#### Exercise directions
Select and copy in full every row below that contains the string "Show". Case counts.

#### Records for the task
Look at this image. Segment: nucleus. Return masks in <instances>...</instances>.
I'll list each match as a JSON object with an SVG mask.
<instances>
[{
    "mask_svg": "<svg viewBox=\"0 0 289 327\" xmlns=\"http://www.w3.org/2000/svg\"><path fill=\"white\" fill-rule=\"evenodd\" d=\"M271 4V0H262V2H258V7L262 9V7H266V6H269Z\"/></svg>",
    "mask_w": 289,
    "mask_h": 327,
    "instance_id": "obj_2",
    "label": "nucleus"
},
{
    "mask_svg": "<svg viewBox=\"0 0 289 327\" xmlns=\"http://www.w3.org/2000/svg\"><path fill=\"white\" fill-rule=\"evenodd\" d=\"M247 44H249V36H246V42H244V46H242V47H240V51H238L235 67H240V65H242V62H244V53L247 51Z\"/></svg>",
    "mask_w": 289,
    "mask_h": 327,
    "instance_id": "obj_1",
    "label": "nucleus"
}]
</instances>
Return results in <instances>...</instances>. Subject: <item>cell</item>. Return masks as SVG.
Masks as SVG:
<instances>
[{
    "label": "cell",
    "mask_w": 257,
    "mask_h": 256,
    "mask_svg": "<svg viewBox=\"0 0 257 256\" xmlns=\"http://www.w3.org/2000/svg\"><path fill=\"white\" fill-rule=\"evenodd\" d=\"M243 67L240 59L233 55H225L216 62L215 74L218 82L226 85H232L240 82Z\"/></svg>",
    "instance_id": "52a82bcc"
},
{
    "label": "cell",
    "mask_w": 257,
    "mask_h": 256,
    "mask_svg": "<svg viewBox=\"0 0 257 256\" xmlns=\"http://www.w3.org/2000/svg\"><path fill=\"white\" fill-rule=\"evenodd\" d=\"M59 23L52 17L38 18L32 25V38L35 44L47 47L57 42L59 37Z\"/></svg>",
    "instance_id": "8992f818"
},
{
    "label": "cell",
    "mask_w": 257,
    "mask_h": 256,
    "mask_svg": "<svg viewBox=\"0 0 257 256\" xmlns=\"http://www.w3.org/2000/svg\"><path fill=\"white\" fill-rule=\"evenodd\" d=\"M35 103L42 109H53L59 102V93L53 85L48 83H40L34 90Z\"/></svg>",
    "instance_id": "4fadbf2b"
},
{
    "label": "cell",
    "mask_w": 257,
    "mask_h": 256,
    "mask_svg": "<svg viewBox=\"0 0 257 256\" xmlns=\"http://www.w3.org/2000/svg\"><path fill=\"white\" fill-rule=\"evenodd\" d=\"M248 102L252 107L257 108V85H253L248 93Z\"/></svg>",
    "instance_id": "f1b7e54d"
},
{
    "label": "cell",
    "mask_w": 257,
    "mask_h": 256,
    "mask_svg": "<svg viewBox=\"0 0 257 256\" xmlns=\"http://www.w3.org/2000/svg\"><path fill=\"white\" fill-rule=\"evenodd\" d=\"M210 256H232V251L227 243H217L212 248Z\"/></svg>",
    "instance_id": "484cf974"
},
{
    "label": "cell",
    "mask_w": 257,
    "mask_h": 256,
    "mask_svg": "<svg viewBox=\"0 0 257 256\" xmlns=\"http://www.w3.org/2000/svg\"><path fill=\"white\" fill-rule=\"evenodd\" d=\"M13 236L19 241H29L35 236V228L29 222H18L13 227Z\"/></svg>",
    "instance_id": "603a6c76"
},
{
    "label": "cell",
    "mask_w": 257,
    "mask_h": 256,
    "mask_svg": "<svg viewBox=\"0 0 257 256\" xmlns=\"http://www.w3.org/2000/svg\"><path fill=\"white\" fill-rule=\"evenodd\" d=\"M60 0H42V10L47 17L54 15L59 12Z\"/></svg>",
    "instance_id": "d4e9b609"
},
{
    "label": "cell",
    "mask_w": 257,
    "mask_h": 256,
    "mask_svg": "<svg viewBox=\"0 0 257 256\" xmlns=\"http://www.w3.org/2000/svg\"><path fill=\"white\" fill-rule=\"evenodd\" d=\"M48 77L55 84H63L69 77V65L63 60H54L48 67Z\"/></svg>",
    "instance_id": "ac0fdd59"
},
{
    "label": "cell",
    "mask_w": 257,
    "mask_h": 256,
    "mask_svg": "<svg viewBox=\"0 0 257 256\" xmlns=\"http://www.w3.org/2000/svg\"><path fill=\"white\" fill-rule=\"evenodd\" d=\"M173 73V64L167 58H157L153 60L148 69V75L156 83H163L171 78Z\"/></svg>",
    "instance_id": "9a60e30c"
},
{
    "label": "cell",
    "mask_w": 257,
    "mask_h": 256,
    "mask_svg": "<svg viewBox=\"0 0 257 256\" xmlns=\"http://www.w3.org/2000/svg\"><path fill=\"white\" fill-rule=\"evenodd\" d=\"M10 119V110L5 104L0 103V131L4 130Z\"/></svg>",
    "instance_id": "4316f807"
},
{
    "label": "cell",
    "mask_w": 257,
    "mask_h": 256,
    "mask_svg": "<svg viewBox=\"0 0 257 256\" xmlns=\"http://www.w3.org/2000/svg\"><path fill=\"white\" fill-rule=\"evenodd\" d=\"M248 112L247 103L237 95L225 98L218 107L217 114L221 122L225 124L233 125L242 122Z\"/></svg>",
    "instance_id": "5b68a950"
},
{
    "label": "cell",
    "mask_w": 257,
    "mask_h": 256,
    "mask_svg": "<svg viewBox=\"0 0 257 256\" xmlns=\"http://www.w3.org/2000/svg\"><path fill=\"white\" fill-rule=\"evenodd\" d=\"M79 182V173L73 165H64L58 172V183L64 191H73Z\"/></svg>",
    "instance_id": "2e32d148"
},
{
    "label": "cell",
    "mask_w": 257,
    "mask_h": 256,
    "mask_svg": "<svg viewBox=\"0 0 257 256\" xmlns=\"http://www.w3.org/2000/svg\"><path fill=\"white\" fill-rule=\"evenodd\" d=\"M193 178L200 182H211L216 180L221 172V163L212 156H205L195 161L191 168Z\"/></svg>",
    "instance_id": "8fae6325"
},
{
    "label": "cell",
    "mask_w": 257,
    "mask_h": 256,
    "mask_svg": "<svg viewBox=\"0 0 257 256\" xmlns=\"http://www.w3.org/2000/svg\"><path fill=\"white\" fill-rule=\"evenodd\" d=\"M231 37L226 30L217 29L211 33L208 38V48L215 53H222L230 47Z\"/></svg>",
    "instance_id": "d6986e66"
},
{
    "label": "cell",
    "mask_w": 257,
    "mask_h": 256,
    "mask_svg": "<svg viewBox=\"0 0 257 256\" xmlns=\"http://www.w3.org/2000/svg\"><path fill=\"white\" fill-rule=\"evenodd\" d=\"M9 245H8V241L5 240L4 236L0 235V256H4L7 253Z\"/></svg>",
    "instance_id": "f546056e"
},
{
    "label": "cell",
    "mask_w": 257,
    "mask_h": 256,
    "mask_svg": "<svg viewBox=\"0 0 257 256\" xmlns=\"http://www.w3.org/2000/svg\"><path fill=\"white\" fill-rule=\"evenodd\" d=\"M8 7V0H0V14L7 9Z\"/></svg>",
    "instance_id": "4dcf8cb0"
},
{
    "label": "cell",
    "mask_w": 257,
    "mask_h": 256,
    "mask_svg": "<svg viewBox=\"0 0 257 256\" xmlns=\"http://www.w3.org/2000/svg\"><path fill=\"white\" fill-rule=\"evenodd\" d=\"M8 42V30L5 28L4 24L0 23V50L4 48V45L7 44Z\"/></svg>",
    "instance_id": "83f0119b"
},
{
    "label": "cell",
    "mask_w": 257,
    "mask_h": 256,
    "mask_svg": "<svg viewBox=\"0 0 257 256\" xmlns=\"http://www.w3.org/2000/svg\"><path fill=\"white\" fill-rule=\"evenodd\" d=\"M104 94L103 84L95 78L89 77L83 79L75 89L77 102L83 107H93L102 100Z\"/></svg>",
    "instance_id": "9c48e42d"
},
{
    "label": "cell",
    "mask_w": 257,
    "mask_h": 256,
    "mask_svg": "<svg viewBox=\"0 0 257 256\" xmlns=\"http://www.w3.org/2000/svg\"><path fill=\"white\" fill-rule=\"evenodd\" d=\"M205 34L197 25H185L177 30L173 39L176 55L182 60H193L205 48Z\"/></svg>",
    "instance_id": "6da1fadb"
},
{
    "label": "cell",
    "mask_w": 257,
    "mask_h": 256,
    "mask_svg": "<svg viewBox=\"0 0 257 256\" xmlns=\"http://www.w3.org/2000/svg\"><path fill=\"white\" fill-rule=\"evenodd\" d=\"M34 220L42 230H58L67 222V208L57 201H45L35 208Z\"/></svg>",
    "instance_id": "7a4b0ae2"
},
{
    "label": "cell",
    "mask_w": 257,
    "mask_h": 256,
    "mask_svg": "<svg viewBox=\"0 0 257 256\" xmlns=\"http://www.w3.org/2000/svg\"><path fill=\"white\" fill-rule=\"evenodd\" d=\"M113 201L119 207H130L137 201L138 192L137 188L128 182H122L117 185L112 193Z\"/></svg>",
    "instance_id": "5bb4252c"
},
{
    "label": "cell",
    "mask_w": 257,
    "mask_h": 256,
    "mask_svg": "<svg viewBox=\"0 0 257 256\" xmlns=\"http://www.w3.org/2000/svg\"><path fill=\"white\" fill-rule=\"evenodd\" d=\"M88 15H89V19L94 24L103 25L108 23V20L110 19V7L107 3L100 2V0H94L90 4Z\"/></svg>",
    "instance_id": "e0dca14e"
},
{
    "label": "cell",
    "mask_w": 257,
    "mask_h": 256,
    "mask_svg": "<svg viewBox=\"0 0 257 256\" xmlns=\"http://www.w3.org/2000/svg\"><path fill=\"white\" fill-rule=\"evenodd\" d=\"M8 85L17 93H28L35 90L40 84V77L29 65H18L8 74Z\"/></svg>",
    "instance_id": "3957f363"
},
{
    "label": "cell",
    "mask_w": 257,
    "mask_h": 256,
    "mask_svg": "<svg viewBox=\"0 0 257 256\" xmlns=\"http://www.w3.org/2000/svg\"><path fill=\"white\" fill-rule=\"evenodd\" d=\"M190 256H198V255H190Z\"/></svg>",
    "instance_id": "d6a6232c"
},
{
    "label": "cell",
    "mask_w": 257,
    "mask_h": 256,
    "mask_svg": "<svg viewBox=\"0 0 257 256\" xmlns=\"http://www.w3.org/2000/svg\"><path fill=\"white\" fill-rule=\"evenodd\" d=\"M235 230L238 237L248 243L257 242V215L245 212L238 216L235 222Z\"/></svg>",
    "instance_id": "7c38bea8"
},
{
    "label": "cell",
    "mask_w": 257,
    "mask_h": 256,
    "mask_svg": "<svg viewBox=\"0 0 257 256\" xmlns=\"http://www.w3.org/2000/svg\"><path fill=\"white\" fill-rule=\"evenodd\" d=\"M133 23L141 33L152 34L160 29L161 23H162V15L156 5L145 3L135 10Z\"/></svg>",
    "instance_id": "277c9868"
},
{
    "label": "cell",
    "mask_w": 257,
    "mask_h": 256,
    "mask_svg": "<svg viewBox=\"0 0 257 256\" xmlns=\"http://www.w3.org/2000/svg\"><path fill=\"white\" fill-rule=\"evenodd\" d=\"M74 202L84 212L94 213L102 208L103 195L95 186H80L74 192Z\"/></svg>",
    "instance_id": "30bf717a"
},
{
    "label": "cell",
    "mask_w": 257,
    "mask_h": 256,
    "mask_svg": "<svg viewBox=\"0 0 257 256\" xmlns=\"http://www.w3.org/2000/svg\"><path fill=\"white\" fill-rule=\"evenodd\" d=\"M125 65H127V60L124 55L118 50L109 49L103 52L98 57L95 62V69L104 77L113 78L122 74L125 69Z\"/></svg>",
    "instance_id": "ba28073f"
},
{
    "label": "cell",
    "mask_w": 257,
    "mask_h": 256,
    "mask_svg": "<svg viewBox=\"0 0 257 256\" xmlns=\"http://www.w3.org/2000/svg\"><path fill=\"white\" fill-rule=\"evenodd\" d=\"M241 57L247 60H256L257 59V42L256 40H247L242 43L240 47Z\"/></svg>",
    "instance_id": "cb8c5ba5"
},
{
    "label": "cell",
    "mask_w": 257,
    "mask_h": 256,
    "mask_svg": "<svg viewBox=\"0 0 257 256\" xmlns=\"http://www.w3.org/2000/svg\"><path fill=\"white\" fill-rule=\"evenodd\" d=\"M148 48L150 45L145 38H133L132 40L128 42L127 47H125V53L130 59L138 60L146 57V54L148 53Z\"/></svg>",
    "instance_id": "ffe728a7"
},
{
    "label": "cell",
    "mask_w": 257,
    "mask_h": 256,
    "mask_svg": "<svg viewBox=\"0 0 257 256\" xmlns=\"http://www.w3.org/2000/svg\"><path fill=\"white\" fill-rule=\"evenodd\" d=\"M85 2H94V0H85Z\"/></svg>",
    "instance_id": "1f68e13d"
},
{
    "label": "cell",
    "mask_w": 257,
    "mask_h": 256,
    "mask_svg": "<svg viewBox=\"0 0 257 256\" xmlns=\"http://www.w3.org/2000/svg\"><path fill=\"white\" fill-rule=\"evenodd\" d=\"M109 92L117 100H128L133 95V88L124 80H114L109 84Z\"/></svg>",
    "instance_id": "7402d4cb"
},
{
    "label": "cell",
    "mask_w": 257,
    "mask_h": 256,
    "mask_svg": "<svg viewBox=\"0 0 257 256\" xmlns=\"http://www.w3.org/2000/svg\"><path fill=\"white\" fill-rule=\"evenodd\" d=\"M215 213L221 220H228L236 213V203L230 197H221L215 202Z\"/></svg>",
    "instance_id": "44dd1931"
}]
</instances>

--

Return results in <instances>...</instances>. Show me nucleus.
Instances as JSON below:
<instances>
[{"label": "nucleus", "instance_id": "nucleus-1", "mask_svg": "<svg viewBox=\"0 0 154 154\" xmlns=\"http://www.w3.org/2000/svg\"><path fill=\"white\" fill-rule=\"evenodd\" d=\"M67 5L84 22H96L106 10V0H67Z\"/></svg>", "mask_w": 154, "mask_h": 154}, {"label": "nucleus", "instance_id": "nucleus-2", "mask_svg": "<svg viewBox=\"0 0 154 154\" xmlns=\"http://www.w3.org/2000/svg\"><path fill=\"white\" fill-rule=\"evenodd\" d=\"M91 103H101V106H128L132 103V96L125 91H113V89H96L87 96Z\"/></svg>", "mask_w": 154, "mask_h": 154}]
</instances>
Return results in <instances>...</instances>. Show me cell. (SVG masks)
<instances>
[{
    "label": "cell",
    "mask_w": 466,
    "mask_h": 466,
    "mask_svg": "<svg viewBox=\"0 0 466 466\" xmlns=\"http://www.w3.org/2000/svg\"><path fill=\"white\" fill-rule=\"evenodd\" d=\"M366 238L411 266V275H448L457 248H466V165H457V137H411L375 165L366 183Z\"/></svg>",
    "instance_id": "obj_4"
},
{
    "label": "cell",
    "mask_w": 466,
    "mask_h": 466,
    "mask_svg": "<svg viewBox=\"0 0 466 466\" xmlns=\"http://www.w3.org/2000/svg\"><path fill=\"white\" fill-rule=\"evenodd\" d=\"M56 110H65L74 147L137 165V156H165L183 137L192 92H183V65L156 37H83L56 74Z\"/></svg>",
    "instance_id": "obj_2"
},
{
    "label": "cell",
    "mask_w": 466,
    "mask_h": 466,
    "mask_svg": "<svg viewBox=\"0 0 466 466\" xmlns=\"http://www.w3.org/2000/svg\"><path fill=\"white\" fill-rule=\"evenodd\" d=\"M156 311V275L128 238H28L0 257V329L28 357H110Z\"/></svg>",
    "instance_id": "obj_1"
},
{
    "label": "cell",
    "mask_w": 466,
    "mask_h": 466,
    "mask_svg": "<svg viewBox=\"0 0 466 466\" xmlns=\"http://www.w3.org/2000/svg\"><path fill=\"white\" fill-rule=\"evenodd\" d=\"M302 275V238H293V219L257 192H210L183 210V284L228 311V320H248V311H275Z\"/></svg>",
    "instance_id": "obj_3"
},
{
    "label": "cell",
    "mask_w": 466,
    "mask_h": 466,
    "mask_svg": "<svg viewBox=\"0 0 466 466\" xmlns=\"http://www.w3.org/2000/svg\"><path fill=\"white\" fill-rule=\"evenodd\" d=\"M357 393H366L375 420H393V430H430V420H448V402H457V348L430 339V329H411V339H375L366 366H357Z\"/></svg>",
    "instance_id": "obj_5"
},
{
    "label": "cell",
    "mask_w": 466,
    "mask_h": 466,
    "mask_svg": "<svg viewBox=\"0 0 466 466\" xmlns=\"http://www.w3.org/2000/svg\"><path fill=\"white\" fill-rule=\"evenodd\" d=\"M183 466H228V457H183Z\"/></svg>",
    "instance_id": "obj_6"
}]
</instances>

#### Written answer
Return results in <instances>...</instances>. Show me nucleus.
Return results in <instances>...</instances>. Show me cell. (SVG masks)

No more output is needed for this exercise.